A new picking and baling plant will see cardboard, paper and polythene added to the timber and glass that the William Tracey Group already recycles.

Located at the company's Linwood depot, near Paisley, the new picking station will handle lighter fractions of waste separated in an earlier process. The baling plant will produce bales of the extracted material in the right size to be sold to mills. An additional eight jobs has been created at the new plant, with more expected as the plant expands.

Commenting on the new plant, sales manager Charlie Devine said: “Material that was going to go to landfill will now be segregated and put into the existing waste stream to be recycled.”

The new facilities come just a few weeks after the Tracey Group started up its glass reprocessing arm, Allglass Reprocessors, which is currently going through trials and is in the running to gain accredited status. The plant will be able to handle 15,000 to 20,000 tonnes of glass a year using state-of-the-art technology that means bottles will not need labels or even corks removed before entering the system.

“We take mixed glass that hasn't been separated, which local authorities couldn't otherwise have got rid of, and turn it into aggregate,” Mr Devine said. “There's some possibility of turning it into decorative garden products, but mostly at the moment it's for aggregates.”

PRNs
One of Scotland's largest recycling and waste management companies, the Tracey Group handles about 1.1m tonnes of waste a year overall.

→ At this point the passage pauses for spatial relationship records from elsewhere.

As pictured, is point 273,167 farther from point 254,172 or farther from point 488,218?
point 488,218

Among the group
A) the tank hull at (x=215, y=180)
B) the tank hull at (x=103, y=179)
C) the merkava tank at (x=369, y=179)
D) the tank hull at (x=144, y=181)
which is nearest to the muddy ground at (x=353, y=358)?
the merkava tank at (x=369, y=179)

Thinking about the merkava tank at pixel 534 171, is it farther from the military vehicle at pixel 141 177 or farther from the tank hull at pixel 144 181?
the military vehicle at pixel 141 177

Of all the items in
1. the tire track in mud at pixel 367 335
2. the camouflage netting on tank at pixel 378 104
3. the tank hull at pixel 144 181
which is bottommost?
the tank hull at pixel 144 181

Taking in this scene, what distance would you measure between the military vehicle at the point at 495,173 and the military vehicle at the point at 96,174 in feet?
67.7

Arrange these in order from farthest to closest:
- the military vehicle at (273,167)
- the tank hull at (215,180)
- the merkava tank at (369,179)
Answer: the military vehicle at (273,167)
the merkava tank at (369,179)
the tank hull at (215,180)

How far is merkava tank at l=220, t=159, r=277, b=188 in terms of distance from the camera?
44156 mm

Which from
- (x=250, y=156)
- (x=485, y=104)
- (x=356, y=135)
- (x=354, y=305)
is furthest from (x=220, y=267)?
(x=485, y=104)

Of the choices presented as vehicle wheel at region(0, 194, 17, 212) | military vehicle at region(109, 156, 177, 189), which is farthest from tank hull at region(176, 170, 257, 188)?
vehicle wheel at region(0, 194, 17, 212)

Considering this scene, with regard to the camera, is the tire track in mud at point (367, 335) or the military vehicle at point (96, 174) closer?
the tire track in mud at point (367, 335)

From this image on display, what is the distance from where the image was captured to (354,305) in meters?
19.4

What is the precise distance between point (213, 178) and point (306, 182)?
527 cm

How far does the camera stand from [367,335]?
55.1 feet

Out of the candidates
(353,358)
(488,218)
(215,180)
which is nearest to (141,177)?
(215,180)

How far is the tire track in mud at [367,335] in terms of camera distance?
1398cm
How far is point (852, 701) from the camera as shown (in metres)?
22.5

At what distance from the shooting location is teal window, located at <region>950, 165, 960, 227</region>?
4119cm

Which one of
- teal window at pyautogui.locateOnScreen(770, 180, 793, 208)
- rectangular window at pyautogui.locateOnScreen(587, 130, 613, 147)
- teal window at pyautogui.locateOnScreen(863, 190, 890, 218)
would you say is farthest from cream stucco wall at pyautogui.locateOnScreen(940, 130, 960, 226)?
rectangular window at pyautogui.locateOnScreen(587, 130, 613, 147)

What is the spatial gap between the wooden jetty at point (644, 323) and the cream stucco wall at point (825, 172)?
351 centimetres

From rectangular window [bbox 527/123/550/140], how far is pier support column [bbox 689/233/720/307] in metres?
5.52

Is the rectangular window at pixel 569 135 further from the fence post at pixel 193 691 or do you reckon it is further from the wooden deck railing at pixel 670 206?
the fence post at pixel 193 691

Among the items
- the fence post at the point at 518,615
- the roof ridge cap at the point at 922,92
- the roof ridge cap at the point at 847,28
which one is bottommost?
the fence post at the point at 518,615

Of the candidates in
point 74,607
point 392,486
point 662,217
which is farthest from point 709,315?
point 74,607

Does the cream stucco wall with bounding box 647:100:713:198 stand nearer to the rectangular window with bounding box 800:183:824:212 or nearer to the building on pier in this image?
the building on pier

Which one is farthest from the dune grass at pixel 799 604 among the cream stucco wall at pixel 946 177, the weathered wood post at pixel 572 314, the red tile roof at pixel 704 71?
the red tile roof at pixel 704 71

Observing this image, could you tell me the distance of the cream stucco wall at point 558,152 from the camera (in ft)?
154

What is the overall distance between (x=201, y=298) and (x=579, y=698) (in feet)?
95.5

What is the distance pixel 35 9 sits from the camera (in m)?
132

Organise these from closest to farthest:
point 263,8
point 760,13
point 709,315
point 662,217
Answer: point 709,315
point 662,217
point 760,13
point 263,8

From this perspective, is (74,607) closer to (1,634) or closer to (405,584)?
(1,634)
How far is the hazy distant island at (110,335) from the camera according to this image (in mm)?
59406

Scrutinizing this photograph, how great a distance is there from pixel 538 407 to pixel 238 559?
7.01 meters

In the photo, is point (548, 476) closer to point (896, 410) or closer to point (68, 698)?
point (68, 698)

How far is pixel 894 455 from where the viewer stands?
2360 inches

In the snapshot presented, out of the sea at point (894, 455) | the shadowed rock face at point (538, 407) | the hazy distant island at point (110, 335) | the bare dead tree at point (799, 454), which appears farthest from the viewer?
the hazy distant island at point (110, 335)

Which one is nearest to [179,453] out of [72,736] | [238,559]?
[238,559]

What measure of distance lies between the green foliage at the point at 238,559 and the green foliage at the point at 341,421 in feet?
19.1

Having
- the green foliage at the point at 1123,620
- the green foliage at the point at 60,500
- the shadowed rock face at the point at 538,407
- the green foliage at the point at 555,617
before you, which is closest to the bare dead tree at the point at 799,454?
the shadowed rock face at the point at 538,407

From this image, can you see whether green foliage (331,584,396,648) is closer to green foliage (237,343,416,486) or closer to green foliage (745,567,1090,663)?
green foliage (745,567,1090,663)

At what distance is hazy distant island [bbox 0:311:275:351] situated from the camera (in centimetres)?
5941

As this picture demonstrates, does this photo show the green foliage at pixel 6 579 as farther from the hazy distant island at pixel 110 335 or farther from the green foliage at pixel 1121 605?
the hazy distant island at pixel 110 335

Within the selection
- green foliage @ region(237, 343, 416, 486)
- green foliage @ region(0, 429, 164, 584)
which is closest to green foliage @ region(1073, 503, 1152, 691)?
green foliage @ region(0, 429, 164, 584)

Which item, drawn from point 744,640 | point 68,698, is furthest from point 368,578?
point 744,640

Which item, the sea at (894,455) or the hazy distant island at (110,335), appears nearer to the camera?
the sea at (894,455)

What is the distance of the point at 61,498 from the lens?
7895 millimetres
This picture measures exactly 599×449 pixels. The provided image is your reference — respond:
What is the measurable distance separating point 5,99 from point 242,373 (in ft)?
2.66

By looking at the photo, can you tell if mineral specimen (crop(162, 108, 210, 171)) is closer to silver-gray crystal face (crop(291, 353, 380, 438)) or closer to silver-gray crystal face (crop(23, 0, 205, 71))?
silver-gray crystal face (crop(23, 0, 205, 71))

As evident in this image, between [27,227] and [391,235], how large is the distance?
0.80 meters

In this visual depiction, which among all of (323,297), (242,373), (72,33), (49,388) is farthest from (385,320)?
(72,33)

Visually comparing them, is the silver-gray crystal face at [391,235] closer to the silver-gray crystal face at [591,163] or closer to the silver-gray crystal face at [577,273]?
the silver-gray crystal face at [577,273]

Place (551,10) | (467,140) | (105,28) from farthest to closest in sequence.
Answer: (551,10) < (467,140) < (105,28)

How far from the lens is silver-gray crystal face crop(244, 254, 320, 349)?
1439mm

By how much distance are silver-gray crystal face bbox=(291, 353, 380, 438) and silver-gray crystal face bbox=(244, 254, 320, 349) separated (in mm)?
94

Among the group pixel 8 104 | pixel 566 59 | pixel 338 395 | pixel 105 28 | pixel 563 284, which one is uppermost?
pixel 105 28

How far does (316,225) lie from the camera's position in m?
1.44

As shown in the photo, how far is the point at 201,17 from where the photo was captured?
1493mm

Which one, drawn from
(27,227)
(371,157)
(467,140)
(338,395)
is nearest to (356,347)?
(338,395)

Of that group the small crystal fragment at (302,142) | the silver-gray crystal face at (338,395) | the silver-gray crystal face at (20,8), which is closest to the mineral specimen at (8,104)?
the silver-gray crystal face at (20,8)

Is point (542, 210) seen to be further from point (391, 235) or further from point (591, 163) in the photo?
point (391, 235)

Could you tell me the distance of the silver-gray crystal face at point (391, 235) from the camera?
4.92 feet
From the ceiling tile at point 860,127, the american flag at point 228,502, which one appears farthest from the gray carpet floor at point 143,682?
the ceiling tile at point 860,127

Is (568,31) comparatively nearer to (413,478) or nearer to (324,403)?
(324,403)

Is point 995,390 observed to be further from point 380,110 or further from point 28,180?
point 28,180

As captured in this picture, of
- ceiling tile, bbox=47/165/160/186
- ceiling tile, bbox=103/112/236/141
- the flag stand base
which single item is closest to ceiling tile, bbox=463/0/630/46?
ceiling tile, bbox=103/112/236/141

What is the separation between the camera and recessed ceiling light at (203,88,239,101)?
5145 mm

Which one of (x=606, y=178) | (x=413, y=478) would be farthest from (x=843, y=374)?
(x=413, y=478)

The company can issue packaging waste recovery notes because it turns a proportion of the materials into a range of recycled products, including a popular wood chip product for gardens.

Andrew Corry, Tracey Timber Recycling's general manager, said: “We recycle more than 50,000 tonnes of timber every year, a portion of which is manufactured into products such as Decorchip and animal bedding products, on which we can claim PRNs.”